* **Suas tarefas**
a) No texto sobre o ataque racista contra Vinicius Junior no jogo contra o Valencia, qual foi o placar final da partida?
b) Escreva a continuação do texto sobre o ataque racista contra Vinicius Junior no jogo contra o Valencia, começando logo após a última frase apresentada.

* **Trecho**
_____

Gianluca Florenzano 31 de maio de 2023

A barbárie volta a dar as caras na Espanha. Mais uma vez, o jovem atacante brasileiro do Real Madrid, Vinicius Junior, também conhecido como Vini Júnior, foi vítima de mais um ataque racista. A cena de ódio, dessa vez, foi protagonizada por uma parte da torcida do Valencia. Antes mesmo do jogo começar, ao redor do estádio Mestella, um grupo de torcedores do time da casa, sem demonstrar constrangimento e, até mesmo humanidade, gritavam que Vinicius Junior era um “mono” (“macaco” em espanhol).

No decorrer da partida, o cântico racista voltou a ser entoado. Revoltado, como não poderia ser diferente, o brasileiro pediu ao árbitro que o jogo fosse interrompido e, inclusive, chegou a confrontar um dos torcedores atrás do gol que imitava um macaco em sua direção. A sua indignação, no entanto, seria em vão. Na verdade, lhe renderia uma expulsão momentos mais tarde. Após uma confusão generalizada entre jogadores de ambos os clubes, Vini Junior, na tentativa de se desvencilhar de um mata-leão (golpe este aplicado por alguns policiais em suas abordagens com negros) que recebia do jogador do Valencia, Hugo Duro, acabou deferindo-lhe um tapa na cara. A equipe de arbitragem, contudo, ao chamar o juiz ao VAR, mostrou apenas o momento em que o atacante atingiu o seu adversário, ignorando completamente o mata-leão que ele recebia segundos antes. Resultado: Vini Junior saiu hostilizado mais uma vez pelos adeptos da casa e Hugo Duro permaneceu em campo para ver o seu time vencer a partida por 1 a 0.

_____

* **Material fornecido**
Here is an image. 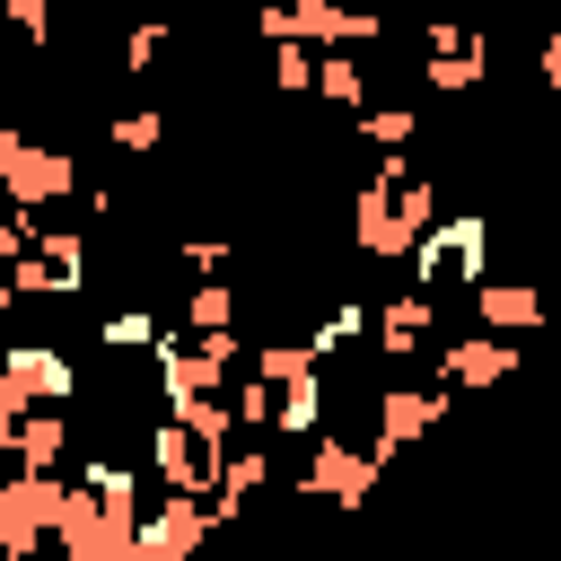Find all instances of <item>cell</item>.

_____

* **Resultados do exercício**
a) O Valencia venceu por 1 a 0.

b)
Em seu desabafo, publicado nas redes sociais, o jovem atacante começou com as seguintes palavras: “não é a primeira vez, nem a segunda e nem a terceira”. De fato, não era. Ao todo, desde que colocou os pés na Espanha, Vinicius Junior se viu no centro da fúria dos racistas ao menos 10 vezes. Ele mal podia adivinhar que o que parecia ser um sonho, aos poucos, viraria um pesadelo. Nascido em São Gonçalo, no Rio de Janeiro, Vini Junior conseguiu transformar em realidade um dos maiores sonhos dos jovens espalhados pelo Brasil: se tornar um jogador profissional de futebol. Mais ainda. Conseguiu dar um passo além e ser contratado pelo – que é para muitos – o maior clube de futebol do mundo, o Real Madrid. Com a sua velocidade, a sua ginga e com os seus improvisos, não demorou muito para que o garoto de São Gonçalo conquistasse o carinho da torcida madrilenha e passasse a despontar como um dos principais jogadores de sua equipe.

Ao mesmo tempo em que a admiração pelo seu talento crescia, por outro lado, a ira dos racistas aumentava. O primeiro episódio em que foi alvo de xingamentos preconceituosos se deu contra o principal rival do Real Madrid, o Barcelona. Em 24 de outubro de 2021, no estádio do Camp Nou, em Barcelona, um torcedor fez ataques discriminatórios ao brasileiro e chegou a ser denunciado. Posteriormente, o caso foi arquivado pela polícia sob a justificativa de que não foi possível identificar o agressor. O que parecia ser um fato isolado, ao menos era tratado desta forma pelas autoridades espanholas, com o passar do tempo foi se intensificando. Em 2021 aconteceu apenas este episódio, mas em 2022 o número subiu para três e, em 2023, já são seis casos deste tipo.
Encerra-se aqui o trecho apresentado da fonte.